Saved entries
┌──

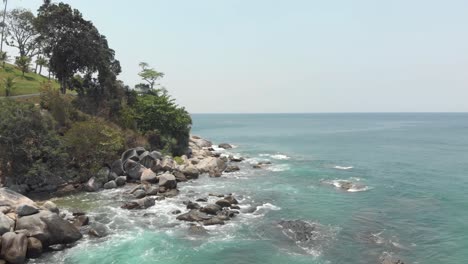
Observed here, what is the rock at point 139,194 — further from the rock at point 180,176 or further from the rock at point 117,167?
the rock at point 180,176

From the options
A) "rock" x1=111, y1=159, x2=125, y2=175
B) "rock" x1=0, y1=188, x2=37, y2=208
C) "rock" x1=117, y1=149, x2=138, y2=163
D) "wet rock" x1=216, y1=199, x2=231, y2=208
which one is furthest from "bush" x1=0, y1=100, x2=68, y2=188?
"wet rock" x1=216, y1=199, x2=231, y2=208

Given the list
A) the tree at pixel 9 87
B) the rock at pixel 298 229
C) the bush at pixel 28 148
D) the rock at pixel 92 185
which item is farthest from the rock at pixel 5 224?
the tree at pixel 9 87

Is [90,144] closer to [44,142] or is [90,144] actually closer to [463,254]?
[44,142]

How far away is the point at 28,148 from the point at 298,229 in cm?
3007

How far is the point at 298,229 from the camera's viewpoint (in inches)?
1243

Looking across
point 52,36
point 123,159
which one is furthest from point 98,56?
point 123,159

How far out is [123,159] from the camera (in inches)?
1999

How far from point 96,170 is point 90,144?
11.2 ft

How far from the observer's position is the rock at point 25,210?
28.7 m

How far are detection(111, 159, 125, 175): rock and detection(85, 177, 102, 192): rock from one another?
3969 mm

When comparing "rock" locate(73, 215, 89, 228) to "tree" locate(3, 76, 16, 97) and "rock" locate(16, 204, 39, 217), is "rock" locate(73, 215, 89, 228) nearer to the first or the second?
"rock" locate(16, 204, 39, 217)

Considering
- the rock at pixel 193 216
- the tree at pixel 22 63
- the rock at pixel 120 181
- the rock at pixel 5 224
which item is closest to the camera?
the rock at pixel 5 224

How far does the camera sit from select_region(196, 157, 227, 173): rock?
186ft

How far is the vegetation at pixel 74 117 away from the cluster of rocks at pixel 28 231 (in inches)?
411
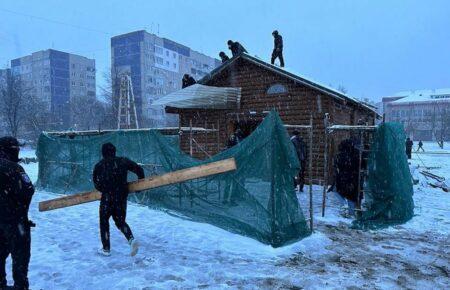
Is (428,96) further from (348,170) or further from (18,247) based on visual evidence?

└──
┌──

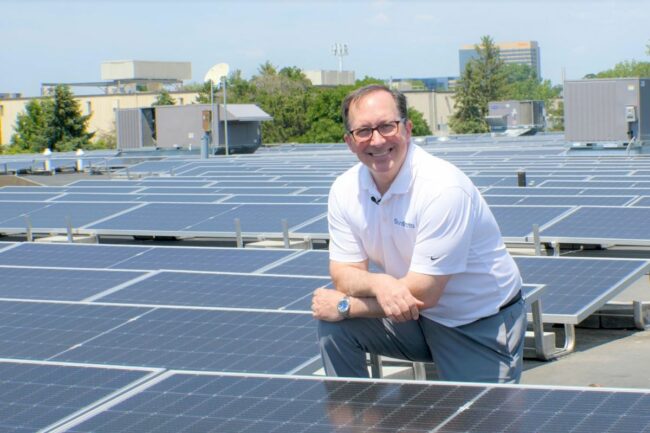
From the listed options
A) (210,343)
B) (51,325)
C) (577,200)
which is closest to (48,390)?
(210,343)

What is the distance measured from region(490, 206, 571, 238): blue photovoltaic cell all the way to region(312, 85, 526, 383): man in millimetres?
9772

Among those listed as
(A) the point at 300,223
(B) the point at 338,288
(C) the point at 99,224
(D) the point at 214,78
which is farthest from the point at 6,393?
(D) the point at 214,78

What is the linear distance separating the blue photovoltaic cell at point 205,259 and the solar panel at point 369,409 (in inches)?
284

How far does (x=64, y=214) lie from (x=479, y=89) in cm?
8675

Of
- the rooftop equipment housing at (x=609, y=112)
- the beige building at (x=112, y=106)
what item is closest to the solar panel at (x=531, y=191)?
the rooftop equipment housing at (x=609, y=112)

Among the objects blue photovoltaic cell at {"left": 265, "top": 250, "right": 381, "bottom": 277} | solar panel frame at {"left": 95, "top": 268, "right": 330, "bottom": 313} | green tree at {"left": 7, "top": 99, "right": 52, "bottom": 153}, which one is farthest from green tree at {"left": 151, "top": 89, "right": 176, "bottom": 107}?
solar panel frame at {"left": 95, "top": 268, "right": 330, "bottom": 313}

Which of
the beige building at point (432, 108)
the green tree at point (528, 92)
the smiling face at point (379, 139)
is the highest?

└──

▸ Task description
Identify each line above that contains the string "camera" and copy every such line in full.

▸ Solved problem
How far is the point at 298,229 from the camera's viewpoint (in inches)?
How far out is [123,159] from the camera (in inches)?
which item is closest to the camera?
How far does the camera sit from select_region(196, 157, 227, 173): rock?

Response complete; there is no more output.